* Exported from MasterCook *
Michel Richard's Eggplant Gazpacho
Recipe By :Chef Michel Richard, Citronelle [restaurant]
Serving Size : 4 Preparation Time :0:00
Categories : LowCal (Less than 300 cals) LowerCarbs
Veggie
Amount Measure Ingredient -- Preparation Method
-------- ------------ --------------------------------
To Make the Gazpacho:
1 Japanese eggplant -- (5 ounces)
1 teaspoon olive oil
1 small onion -- (5 ounces), diced small
1 garlic clove -- peeled and cut in half
1/4 teaspoon cumin -- (add more if you like more cumin)
1/2 cup lowfat yogurt
4 tablespoons tahini
3 Tablespoons fresh squeezed lemon juice -- to 4 tablespoons
1 cup tomato water -- (see recipe below)
Salt -- to taste
Pepper -- to taste
2 drops Tabasco sauce -- or to taste
To serve: -- Beet chips, as needed (see recipe below) Optional: Vegetables of your choice steamed and diced into 1/2-inch cubes (Richard suggests carrots)
Preheat the oven to 350 degrees.
Bake the eggplant whole for 35 minutes. When cooked, cut it in half.
Scrape out the flesh and place it in a bowl.
In a small pan set over medium heat, add the olive oil and saute the onion
until it is just starting to brown. After 10 minutes, add 2 large pieces
of garlic. Cook for another 5 minutes. Add the cumin. Cook 5 minutes more.
Remove from heat.
Combine the onion and cooked eggplant in a blender (I used a food
processor and it worked fine too). Add the lowfat yogurt, tahini, lemon
juice, tomato water, salt, pepper, and a few drops of Tabasco. Blend until
smooth. Strain and adjust seasoning.
Place in a bowl and cover. Refrigerate.
To serve, place 2 tablespoons of diced vegetables (if using) into the
bottom of a bowl or mug. Pour the chilled gazpacho over top. Serve the
beet chips on the side.
Serves 4 in soup bowls, or 6 to 8 in small cups or mugs
To Make the Tomato Water:
Making the tomato water was easy.
2 pounds tomatoes (can be old and cheap)
Place the tomatoes in a food processor and pulse until soupy. Place
cheesecloth into a colander and set over a bowl. Pour the tomato liquid
into the cheesecloth. Place in fridge overnight and the liquid drip
through.
The next day, remove the cheesecloth and tomato solids (reserve these for
another use ). Reduce the tomato water by half (set a small pan over
medium heat),and use 1 cup for the recipe. Store in the refrigerator and
keep covered.
Inspired by this beautiful weather, I decided to reproduce Citronelle chef
Michel Richard's summery eggplant gazpacho, which was served at a recent
gala. At first glance, some parts of the recipe seemed intimidating:
What's tomato water? Where do I find cheesecloth? I need a meat slicer to
make the beet chips?!!
Turns out, Richard's tomato water was a snap. Cheesecloth was right there
in the baking aisle of Giant. And as for the beet chips...I'll be honest:
When I tasted the soup, I thought the yummy beet chip tasted much like the
Terra chips I get from Whole Foods, so I garnished my soup with those. The
variety bag of Terra vegetable chips doesn't include beet, but taro, sweet
potato, yuca, and parsnip chips all tasted great with it. I served mine in
pretty little mugs like the ones at the gala and got rave reviews. The
recipe recommends adding diced vegetables to the soup, but that's
optional: Richard didn't serve any chopped veggies in the version I
tasted, and I liked my version without them too.

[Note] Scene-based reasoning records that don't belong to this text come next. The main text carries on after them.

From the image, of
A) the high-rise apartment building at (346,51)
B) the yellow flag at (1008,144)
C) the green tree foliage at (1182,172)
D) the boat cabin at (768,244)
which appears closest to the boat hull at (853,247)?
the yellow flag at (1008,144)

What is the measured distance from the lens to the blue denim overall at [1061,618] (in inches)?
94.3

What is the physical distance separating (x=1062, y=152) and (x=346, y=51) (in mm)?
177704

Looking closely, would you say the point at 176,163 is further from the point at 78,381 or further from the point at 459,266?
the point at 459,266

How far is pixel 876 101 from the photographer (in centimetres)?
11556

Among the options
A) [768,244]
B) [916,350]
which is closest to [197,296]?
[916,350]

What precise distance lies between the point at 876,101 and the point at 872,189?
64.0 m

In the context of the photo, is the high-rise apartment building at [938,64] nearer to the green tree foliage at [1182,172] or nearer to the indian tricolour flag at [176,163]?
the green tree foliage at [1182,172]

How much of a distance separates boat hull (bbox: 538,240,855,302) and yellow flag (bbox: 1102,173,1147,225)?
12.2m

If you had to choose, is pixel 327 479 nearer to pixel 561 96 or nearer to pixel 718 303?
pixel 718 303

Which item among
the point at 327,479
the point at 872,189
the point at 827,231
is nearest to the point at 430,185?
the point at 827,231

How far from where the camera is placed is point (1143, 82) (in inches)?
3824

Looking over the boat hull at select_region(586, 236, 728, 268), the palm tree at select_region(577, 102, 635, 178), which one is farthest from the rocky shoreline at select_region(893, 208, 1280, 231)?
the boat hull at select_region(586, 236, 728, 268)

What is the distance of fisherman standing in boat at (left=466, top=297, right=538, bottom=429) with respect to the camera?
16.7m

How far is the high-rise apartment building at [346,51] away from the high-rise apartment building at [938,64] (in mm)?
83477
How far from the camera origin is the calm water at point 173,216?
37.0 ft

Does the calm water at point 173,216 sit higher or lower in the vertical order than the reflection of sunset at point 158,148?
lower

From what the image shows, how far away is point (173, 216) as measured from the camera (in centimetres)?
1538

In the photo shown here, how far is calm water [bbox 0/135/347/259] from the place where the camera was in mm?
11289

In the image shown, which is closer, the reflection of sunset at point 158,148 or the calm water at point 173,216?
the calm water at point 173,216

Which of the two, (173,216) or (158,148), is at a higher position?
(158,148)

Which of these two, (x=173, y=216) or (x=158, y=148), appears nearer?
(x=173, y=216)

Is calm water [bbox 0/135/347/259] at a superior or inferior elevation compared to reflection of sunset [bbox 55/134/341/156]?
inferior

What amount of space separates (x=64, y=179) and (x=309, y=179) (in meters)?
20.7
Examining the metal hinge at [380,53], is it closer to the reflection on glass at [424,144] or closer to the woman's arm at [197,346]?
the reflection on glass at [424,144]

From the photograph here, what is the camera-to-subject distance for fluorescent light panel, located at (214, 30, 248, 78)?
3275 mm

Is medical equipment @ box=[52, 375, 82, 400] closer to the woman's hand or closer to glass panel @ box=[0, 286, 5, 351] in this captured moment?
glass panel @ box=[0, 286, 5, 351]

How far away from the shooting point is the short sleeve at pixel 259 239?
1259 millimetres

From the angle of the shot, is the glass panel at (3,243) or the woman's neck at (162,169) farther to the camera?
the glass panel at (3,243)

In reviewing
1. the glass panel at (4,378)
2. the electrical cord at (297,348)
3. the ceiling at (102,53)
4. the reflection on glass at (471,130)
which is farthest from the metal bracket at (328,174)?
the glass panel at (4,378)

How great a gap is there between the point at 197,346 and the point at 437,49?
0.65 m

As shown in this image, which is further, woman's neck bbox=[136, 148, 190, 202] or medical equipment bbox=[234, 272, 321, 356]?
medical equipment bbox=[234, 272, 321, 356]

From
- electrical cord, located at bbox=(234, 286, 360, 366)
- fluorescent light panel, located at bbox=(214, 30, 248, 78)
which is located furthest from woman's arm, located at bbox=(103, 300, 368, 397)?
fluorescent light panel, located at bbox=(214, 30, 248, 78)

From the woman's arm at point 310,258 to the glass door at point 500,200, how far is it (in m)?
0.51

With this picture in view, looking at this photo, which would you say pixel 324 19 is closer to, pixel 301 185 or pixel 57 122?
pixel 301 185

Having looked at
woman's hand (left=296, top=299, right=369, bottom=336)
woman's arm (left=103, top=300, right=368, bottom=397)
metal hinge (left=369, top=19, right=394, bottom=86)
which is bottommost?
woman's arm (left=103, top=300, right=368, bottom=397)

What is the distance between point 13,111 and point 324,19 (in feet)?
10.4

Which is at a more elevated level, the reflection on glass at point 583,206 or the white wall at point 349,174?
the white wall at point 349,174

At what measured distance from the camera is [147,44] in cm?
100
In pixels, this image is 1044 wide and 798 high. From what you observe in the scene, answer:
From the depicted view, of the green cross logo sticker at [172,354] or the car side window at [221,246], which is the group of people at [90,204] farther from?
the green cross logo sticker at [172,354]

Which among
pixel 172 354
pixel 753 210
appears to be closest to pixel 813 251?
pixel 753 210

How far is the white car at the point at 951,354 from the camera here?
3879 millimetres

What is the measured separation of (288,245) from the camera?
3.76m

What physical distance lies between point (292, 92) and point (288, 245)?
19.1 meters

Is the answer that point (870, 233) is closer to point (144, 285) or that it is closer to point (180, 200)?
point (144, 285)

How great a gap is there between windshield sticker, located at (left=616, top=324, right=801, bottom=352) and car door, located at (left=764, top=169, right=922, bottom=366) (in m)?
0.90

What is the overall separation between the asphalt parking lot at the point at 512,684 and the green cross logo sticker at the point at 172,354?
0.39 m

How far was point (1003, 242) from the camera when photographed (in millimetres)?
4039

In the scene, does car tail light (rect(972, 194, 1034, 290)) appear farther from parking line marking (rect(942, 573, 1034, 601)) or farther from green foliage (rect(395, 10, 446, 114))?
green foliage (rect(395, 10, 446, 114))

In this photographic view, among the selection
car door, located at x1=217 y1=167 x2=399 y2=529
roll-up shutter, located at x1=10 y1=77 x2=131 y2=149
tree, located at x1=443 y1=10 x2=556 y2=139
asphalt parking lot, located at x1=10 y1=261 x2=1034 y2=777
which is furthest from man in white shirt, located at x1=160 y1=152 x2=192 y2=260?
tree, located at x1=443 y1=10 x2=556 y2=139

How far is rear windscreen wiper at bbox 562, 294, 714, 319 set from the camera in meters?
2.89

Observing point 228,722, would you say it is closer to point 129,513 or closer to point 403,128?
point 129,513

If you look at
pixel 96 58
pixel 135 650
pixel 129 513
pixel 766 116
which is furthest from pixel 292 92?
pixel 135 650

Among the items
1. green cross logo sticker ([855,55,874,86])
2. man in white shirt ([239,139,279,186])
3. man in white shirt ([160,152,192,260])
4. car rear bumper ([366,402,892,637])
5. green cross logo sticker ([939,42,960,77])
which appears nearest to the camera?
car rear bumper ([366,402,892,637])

Note: Start this recipe a day ahead, as tomato puree for the tomato water
needs to sit in the refrigerator overnight to drip through the cheesecloth
and colander. If you make the beet chips, they also need to sit in the
oven overnight.
Cuisine:
"Mediterranean"
Source:
"The Washingtonian"
S(Formatted by Chupa Babi):
"Nov 2012"
- - - - - - - - - - - - - - - - - - -
Per Serving (excluding unknown items): 140 Calories; 10g Fat (58.3%
calories from fat); 5g Protein; 11g Carbohydrate; 3g Dietary Fiber; 2mg
Cholesterol; 39mg Sodium. Exchanges: 0 Grain(Starch); 1/2 Lean Meat; 1/2
Vegetable; 0 Fruit; 0 Non-Fat Milk; 2 Fat.